Return every line that contains the string "this", with case counting in the match.

DATA PROVIDED:
◇ ◇ ◇

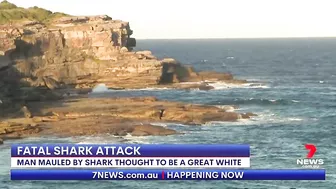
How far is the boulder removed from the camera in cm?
6900

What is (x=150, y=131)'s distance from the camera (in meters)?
69.6

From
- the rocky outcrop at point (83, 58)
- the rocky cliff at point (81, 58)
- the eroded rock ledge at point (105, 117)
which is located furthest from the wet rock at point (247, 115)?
the rocky cliff at point (81, 58)

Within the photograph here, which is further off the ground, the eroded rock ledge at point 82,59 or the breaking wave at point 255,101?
the eroded rock ledge at point 82,59

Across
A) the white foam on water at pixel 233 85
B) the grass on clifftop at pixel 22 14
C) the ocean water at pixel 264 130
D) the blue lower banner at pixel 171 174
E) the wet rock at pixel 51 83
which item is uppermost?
the grass on clifftop at pixel 22 14

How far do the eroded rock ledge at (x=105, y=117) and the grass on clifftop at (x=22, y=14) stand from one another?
45966 millimetres

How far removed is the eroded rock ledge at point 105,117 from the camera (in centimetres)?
6988

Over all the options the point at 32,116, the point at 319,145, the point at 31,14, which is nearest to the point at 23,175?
the point at 319,145

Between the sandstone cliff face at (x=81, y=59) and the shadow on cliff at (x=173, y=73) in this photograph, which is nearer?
the sandstone cliff face at (x=81, y=59)

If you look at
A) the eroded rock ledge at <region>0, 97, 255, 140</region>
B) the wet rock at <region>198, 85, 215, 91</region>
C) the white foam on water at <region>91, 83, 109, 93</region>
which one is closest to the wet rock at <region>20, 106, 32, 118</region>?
the eroded rock ledge at <region>0, 97, 255, 140</region>

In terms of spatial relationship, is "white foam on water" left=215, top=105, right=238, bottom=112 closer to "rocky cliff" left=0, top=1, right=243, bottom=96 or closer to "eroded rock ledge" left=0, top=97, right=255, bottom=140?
"eroded rock ledge" left=0, top=97, right=255, bottom=140

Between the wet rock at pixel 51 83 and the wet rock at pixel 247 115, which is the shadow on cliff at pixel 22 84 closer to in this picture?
the wet rock at pixel 51 83

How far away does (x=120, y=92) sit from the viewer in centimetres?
10975

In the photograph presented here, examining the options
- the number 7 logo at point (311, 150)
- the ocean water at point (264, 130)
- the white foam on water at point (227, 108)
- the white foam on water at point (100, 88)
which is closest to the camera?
the ocean water at point (264, 130)

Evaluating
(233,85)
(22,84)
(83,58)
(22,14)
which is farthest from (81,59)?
(233,85)
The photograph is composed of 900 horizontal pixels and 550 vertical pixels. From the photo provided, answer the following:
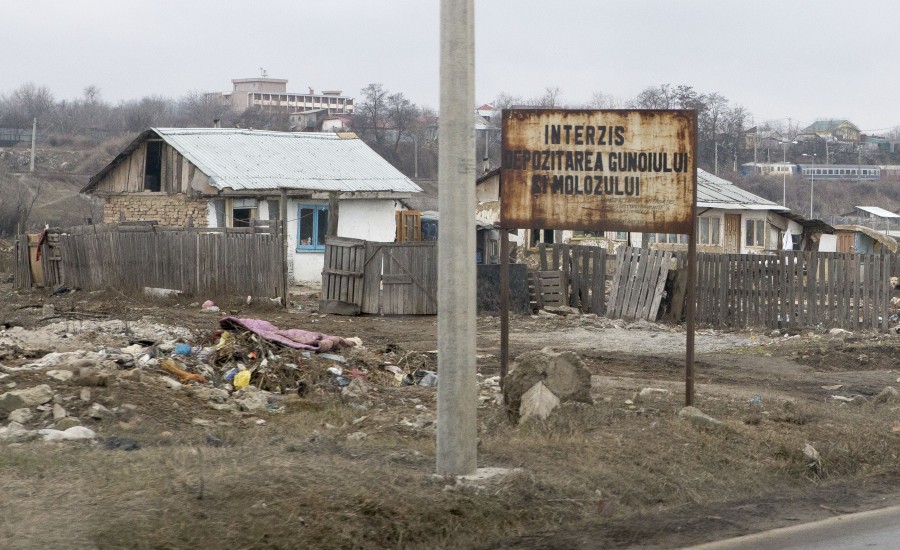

◇ ◇ ◇

REPLY TO THE TASK:
Between the sandstone cliff face at (x=81, y=59) and the shadow on cliff at (x=173, y=73) in this photograph, which is nearer?
Between the wet rock at pixel 51 83 and the wet rock at pixel 247 115, which is the shadow on cliff at pixel 22 84 closer to in this picture?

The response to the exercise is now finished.